"We have discovered a very young crater in the southern mid-latitudes of Mars that shows evidence of liquid water in Mars' recent past," said Andreas Johnsson at the University of Gothenburg.
The southern hemisphere of Mars is home to a crater that contains very well-preserved gullies and debris flow deposits, researchers said.
The geomorphological attributes of these landforms provide evidence that they were formed by the action of liquid water in geologically recent time, they said.
Debris flows on Earth often cause significant material destruction and even human casualties, when they occur in built-up areas. During a debris flow, a mixture of stones, gravel, clay and water moves rapidly down a slope.
When the sediment subsequently stops, it displays characteristic surface features such as lobate deposits and paired levees along flow channels.
It is these landforms that Johnsson has identified on Mars. The research group has been able to compare the landforms on Mars with known debris flows on Svalbard with the aid of aerial photography and field studies.

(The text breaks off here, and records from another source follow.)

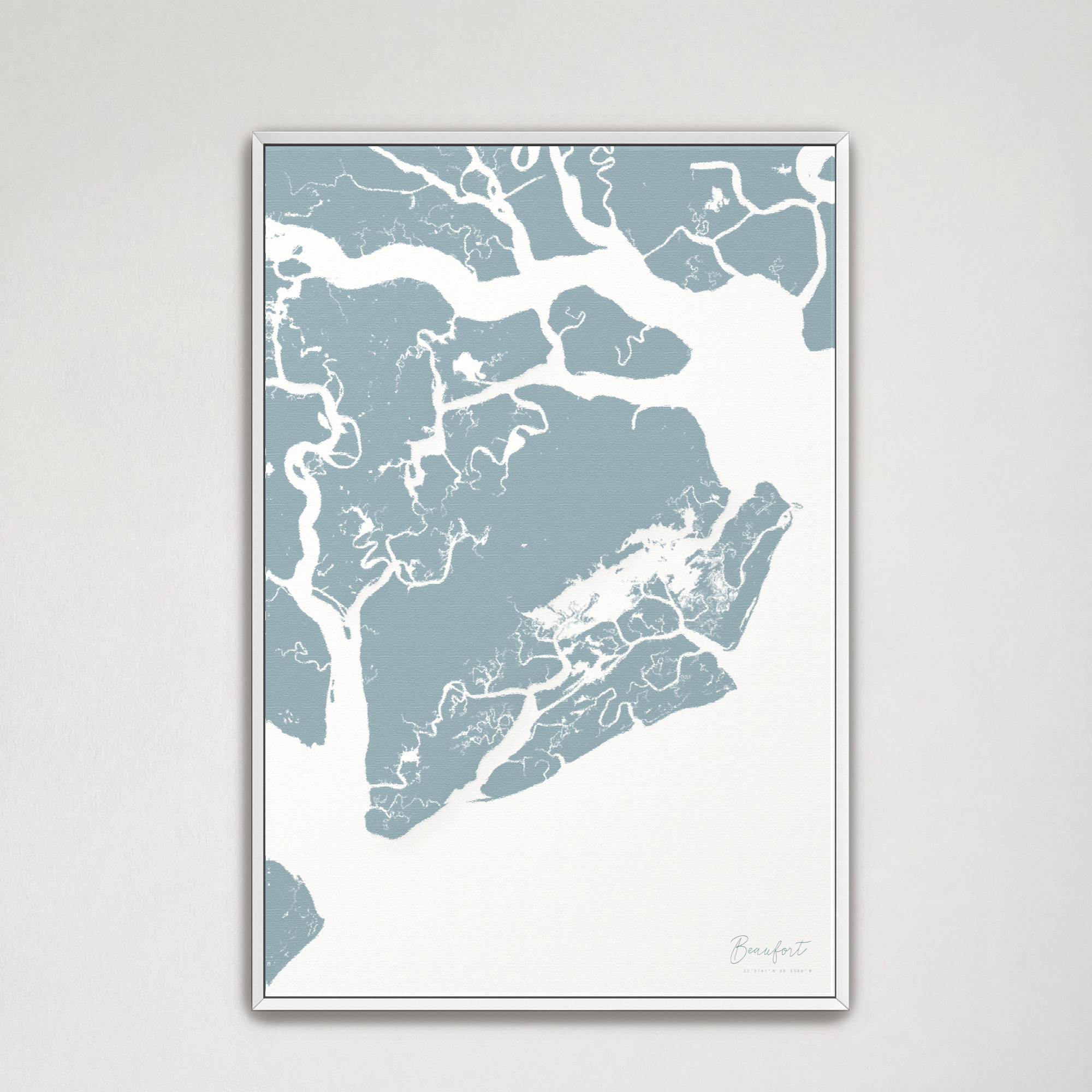 Beaufort / Sea Islands Coastal Map — Canvas Vertical, soft-blue, White Frame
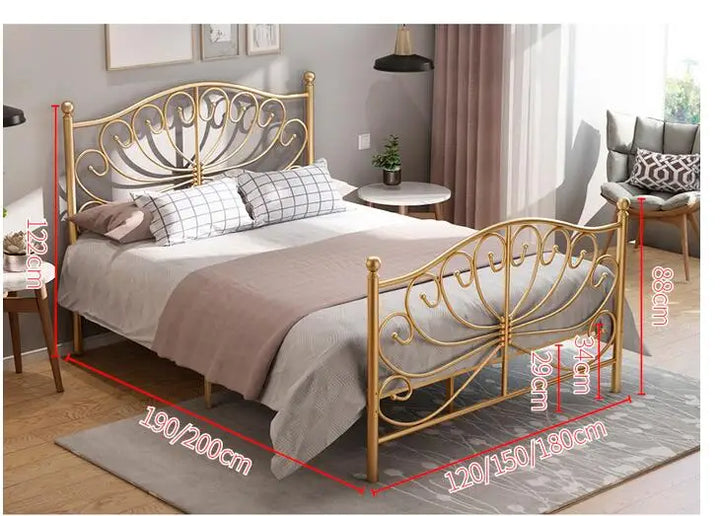 European style gold web celebrity thick iron bed 1.2m 1.5m 1.8m single double master bed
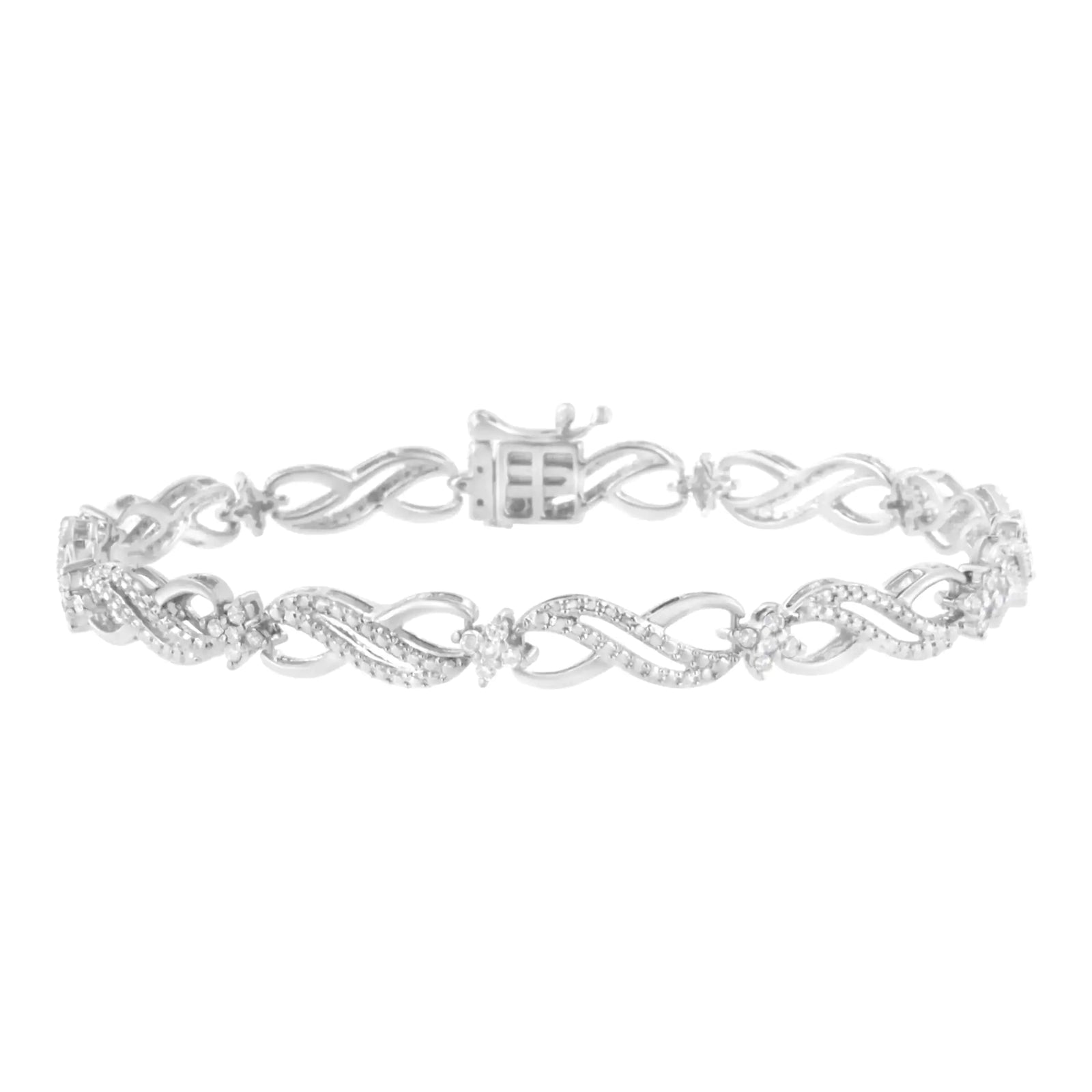 .925 Sterling Silver 1/2 cttw Prong Set Round-Cut Diamond Infinity Weave Link Bracelet (I-J Color, I2-I3 Clarity) - Size 7.25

"Our fieldwork on Svalbard confirmed our interpretation of the Martian deposits. What surprised us was that the crater in which these debris flows have formed is so young," said Johnsson.
Crater statistics allowed Andreas Johnsson and his co-authors to determine that the age of the crater to be approximately 200,000 years. This means that the crater was formed long after the most recent proposed ice age on Mars, which ended around 400,000 years ago.
"Gullies are common on Mars, but the ones which have been studied previously are older, and the sediments where they have formed are associated with the most recent ice age. Our study crater on Mars is far too young to have been influenced by the conditions that were prevalent then," Johnsson said.
The study crater is situated in the mid-latitudes of Mars' southern hemisphere, superposed on what is known as the rampart ejecta of a nearby larger crater.
A rampart ejecta display a "flowerlike" form around the host crater, and scientists have interpreted this as being the result of an impact in wet or ice-rich ground.
The study was published in the journal Icarus.